Embodied HTM with Raspberry Pi Sensory-Motor Loop


Hello everyone,

I’m interested in experimenting with HTM and NuPIC in a simple embodied system with a sensory-motor loop (sensory: Raspberry Pi 3 with microphone and camera; motor: Raspberry Pi 3 controlling pan-tilt motors for the camera; learning/processing: NuPIC processing likely done on remote computer) to see if basic learning similar to an infant can take place.

I was wondering if anyone here had tried similar experiments, and if so, hopefully you’d be willing to share the approach you took in terms of NuPIC architecture, and also perhaps the stumbling blocks you ran into.

I already anticipate that the introduction of reinforcement learning might be a little more than NuPIC is equipped to handle, and I’d love to hear from more experienced folks what other problems might creep up.

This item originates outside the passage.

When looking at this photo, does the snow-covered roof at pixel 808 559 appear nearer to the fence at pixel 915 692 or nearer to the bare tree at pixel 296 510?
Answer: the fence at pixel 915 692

I’m still deciding on the “metric” to use in order to evaluate the learning abilities of the system, but I’m thinking if I can get it to the point where it can replicate a simple visual habituation task that has been conducted with infants, that would be a good starting point.

Any thoughts, considerations, or warnings are much appreciated!

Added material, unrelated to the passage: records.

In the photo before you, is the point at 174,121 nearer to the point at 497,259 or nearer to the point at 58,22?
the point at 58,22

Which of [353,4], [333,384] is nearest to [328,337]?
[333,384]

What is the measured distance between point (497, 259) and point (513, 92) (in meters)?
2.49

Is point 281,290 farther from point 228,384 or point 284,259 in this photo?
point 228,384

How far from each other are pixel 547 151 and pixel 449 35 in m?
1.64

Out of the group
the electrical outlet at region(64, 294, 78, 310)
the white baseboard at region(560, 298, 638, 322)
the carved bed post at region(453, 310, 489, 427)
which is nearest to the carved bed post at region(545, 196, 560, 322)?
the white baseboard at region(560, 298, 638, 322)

At least in a thought experiment, one thing that’s missing is some sort of output from your system. Without that, you’re essentially creating a locked-in network… it takes in information, but does nothing as an output, and isn’t able to necessarily draw any independent conclusions.

On the other hand, if included with all the sensory input information (I’d add a thermometer and some variation of gas sensor, for feeling and smell), along with the ability to output anything, like a speaker, led+potentiometer, or actuating motor that can interact with the world, then you would have an experiment to see if:

  1. it does anything at all.
  2. simply does random things
  3. starts to self-associate certain inputs with certain outputs.

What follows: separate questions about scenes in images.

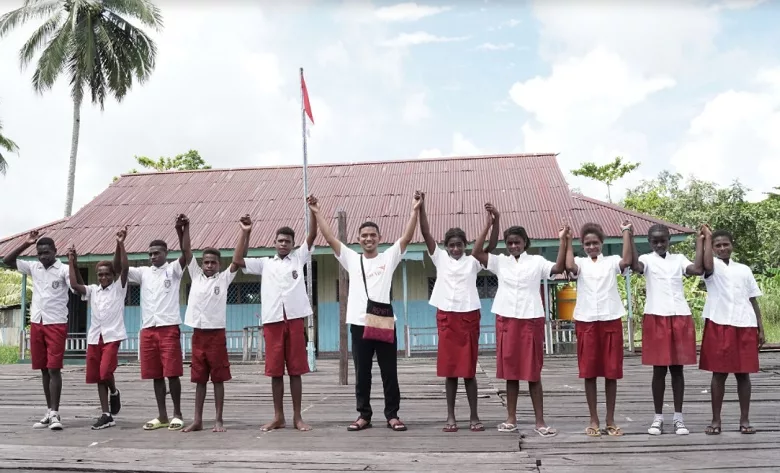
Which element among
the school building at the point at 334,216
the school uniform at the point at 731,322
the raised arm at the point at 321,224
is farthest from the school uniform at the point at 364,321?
the school building at the point at 334,216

For example, would it start out randomly moving some motor, creating a noise, or flashing its LED, then eventually drop off to only produce some response when it detects some stimuli (i.e. “clap” and it would twitch/blink)?

The ultimate starting goal would be to have it starting out doing anything at all, then see it calm down, then see it respond to stimuli.

There needs to be both input and output.
If you haven’t seen it yet, take a look at this video from a month ago about the functioning of the different layers.

I think in a very simplified way, that’s what our brain does, right?

If I have time, I may lend my support to this, but currently have a few other things I’m working on.


Thanks for the input @MaxLee! You are absolutely correct about the output, and I should have been more clear about that in my post. So there actually are two motors (pan and tilt for the camera) and my plan was to have them start out moving randomly (like a baby’s eyes) so that there is initial sensory input.

There will be motor signal outputs from the model to control those two motors, and ideally the “test” to see if anything is being learned will be to see if the system can direct the camera motors to point to novel input patterns (i.e. show curiosity) and habituate to old patterns (will have to build in some reinforcement learning to promote that behavior).

In the long run I do hope to add more sensors and actuators so that the system can do more exploring and build a up a more sophisticated model of the world, but two vision motors seemed like a good place to start. It’s a long shot, but with the processing happening remotely (the Raspberry Pi basically just streams sensory data and takes motor commands) it’d be cool to allow others to test their models using this system remotely.

Would love any help/input whenever you get more free time, so by all means let me know.


This is a good experiment and I was planning to do this myself.
I think what you can do is after converting the sensory and motor outputs to SDR and setting up the HTM model, first control the bot yourself using motor commands. You give those motor commands as a part of the SDR and train the bot for some time.
Then you pool the motor predictions(if you use a single SDR representation) and give them as motor commands(after relevant conversion to the suitable format, for which you can use a mapping method or anything else).
And then let the bot be. If it is about to, say crash into something, you can give it your own manual command to stop that instead of using reinforcement learning.
I would like to see how this turns out. The above explanation is so because I was planning to use motors to move the bot and the camera would have been stationary since the bot itself would move the way it wants.


Why not do this virtually first? you can see exactly what it saw, the input doesn’t have to be so complex, and you can itterate fast.